# Moving On, Down 90 lbs Now



## Isuck (Jul 1, 2012)

I haven't been here in a while, but I think I'm finally at the point where I'm moving on. I am tired of caring and shaking my head in disgust. I've learned so much about me and about who I thought was my spouse. 

Turns out I didn't know much before. I think I'm getting over it now but have some relapses every 4 days or so. My goal is to do the no contact for as long as I can. I'm tired of putting myself through this b.s.

Anyhow, I'm proud to say I'm now down 90 lbs and have been working out pretty hard too. I can almost see my abs at this point! (It used to be an extra large keg down there).

This site has helped me though, it's good to know that you're not alone and sometimes things just don't workout. Sometimes no matter what you do, you can't change someone's mind nor should you have to.

I feel like there's so many other fish in the sea now and have yet to even drop my line in, (so to speak).

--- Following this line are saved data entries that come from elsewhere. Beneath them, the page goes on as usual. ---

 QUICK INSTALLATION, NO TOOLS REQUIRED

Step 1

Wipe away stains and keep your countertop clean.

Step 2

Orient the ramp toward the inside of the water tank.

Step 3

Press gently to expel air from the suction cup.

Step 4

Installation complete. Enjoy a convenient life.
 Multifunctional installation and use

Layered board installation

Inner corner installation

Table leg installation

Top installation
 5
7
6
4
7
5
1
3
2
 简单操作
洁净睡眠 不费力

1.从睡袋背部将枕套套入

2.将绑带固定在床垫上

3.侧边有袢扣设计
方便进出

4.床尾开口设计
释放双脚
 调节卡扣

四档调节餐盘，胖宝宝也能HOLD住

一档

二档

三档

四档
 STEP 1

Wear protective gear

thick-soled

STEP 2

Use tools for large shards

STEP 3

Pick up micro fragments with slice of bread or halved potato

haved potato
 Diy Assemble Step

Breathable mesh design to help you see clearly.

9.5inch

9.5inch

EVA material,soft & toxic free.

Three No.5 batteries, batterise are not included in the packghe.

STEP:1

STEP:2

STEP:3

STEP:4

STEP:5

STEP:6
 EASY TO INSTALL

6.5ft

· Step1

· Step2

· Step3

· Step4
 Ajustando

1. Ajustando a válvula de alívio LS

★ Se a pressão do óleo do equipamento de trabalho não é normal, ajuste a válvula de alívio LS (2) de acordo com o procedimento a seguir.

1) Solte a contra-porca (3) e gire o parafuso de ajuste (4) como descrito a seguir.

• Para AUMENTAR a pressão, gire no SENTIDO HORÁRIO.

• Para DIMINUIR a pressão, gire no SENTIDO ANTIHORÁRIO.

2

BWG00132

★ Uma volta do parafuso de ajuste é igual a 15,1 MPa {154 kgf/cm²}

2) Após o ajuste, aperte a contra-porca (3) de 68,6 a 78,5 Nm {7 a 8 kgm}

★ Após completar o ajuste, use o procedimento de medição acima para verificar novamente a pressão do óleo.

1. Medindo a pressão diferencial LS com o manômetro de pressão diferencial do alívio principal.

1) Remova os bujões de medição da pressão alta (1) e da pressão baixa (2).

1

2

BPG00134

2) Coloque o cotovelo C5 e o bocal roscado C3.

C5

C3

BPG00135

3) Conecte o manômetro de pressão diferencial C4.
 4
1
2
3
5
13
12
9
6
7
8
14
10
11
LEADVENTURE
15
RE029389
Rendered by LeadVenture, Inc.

Anyhow, just wanted to post that.


----------



## ImperfectMomma (May 2, 2012)

Yay for you! Congrats on the weight loss and finding yourself. Keep up the good work. You should be very proud of yourself.


----------



## bandit.45 (Feb 8, 2012)

Good for you! Congratulations. And change your username please.
_Posted via Mobile Device_


----------



## Conrad (Aug 6, 2010)

bandit.45 said:


> Good for you! Congratulations. And change your username please.
> _Posted via Mobile Device_


I believe "YouSuck" is still available.


----------



## fortheloveofit2 (Oct 1, 2012)

Isuck said:


> I haven't been here in a while, but I think I'm finally at the point where I'm moving on. I am tired of caring and shaking my head in disgust. I've learned so much about me and about who I thought was my spouse.
> 
> Turns out I didn't know much before. I think I'm getting over it now but have some relapses every 4 days or so. My goal is to do the no contact for as long as I can. I'm tired of putting myself through this b.s.
> 
> ...


Congrads, this is motivating


----------